Each scheduling algorithm has its own criteria to choose the next job that will run on CPU. Since CPU scheduler needs to be fast, actual algorithms are typically not very complex.
Timelines
Scheduling is based on the information that is available at a given time. We need some way to represent the state of the system and any processes in it and how it changes over time. Gantt chart are used for this purpose. A Gantt chart is basically a glorified timeline that is used to depict the order of process execution graphically. Below is an outline of a Gantt chart:
Gantt chart
| First process name | Second process name | More processes |
1. First Come First Served Scheduling:
First Come First Served is the simplest CPU scheduling algorithm. It says that the process that enters first should get. FCFS algorithm is easy to understand. It is basically a queue like those we see in banks/ shops, etc.
A drawback of the FCFS algorithm is that the processes may have to wait for excessively long amounts of time.
A drawback of the FCFS algorithm is that the processes may have to wait for excessively long amounts of time.
Example 1
Suppose that there are three processes that arrive in the order shown below. They all arrive at time 0, but the system has decided to serve them in this order.
| Process Name | Start time | Burst time |
| Process 1 | 0 | 24 |
| Process 2 | 0 | 3 |
| Process 3 | 0 | 3 |
If the processes are served in FCFS order i.e. process 1, then process 2, and finally process 3, then the Gantt chart would look like this:
Gantt Chart for FCFS Example 1
| Process 1 | Process 2 | Process 3 |
| 0 | 24 | 27 | 30 |
Process 1 is dispatched first and runs for 24 time units (there is no preemption). Once process 1 has finished, process 2 is dispatched and runs for 3 time units. 24 time units have already elapsed, so process 2 starts at time 24. Once process 2 has finished at time 27, process 3 is dispatched. When process 3 has finished there have been 30 time units used (24 + 3 + 3).

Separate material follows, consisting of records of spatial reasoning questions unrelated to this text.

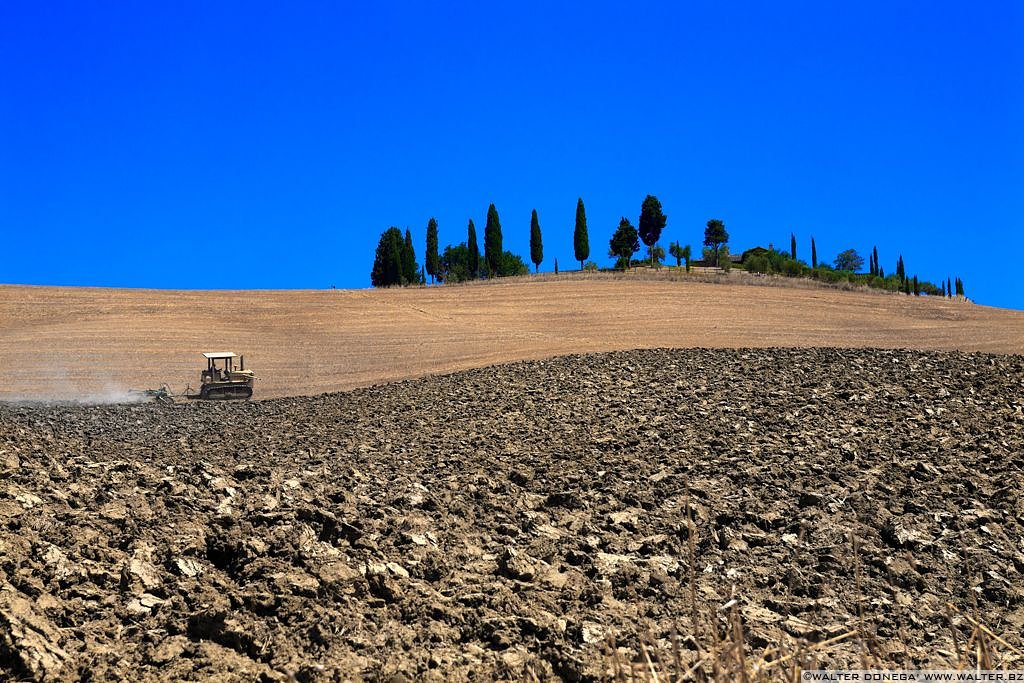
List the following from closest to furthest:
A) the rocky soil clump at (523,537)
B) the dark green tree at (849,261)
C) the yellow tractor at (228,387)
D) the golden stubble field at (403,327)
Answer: the rocky soil clump at (523,537) < the yellow tractor at (228,387) < the golden stubble field at (403,327) < the dark green tree at (849,261)

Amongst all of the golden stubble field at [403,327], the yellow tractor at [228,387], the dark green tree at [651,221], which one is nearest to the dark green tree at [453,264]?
the dark green tree at [651,221]

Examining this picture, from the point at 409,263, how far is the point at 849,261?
33593 millimetres

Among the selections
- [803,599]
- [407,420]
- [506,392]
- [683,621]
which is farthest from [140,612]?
[506,392]

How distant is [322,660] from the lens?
410 centimetres

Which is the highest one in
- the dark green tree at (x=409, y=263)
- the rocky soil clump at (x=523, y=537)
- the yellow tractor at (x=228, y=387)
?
the dark green tree at (x=409, y=263)

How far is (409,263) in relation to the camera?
5288cm

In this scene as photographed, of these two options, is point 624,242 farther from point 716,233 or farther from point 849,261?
point 849,261

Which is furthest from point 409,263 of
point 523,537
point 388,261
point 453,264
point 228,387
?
point 523,537

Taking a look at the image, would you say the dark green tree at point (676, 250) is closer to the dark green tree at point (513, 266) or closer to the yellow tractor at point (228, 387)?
the dark green tree at point (513, 266)

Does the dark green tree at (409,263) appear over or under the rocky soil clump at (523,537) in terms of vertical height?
over

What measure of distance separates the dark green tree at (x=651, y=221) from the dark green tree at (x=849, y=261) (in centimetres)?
2088

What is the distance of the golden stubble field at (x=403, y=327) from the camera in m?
19.5

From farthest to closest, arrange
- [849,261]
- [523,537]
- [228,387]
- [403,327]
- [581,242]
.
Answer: [849,261] < [581,242] < [403,327] < [228,387] < [523,537]

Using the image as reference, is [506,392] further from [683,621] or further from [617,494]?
[683,621]
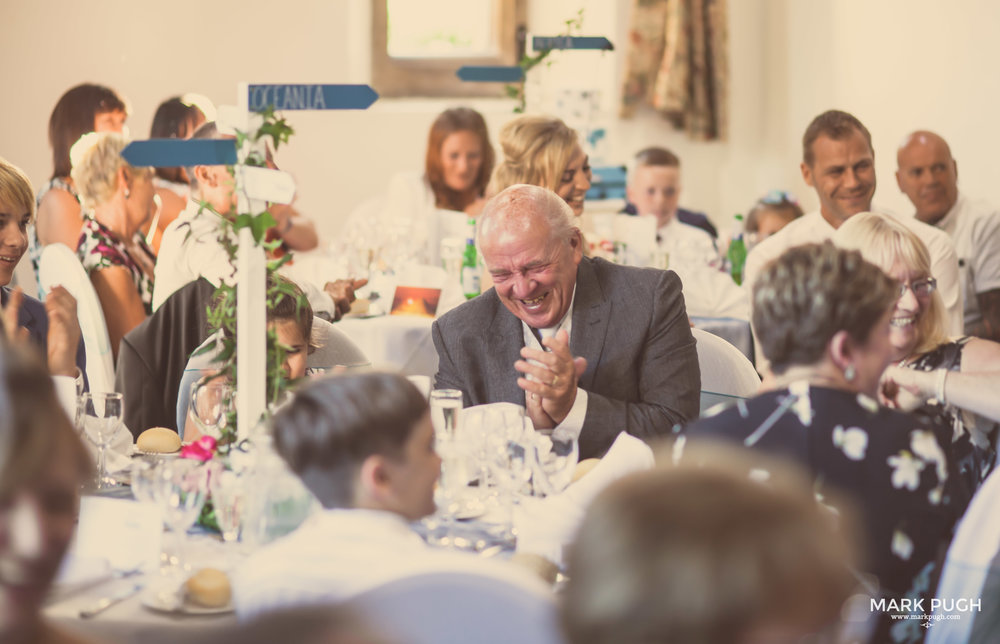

The waiting time for a particular process can be measured by taking its finish time and subtracting the burst time and its arrival time.
The following table shows the waiting time for each process:
| Process name | Arrival time | Burst time | Finish time | Waiting time |
| Process 1 | 0 | 24 | 24 | 0 |
| Process 2 | 0 | 3 | 27 | 24 |
| Process 3 | 0 | 3 | 30 | 27 |
Waiting time = Finish time - burst time - arrival time
The average waiting time for a whole set of processes can be calculated by adding all the individual waiting times and dividing by the number of processes. In the above example, the average waiting time is: (0 + 24 + 27) / 3 = 17.
Example 2
The waiting time is obviously dependent on the order in which the processes are served. Since it was mentioned that all three processes arrive at time 0, the system could have chosen to dispatch them in the following order:
Gantt chart for FCFS example 2
| Process 2 | Process 3 | Process 1 |
| 0 | 3 | 6 |
The waiting times for the processes in example 2 are:
| Process name | Arrival time | Burst time | Finish time | Waiting time |
| Process 1 | 0 | 24 | 30 | 6 |
| Process 2 | 0 | 3 | 3 | 0 |
| Process 3 | 0 | 3 | 6 | 3 |
The average waiting time for the 3 processes in example 2 is (6 + 0 + 3) /3 = 3.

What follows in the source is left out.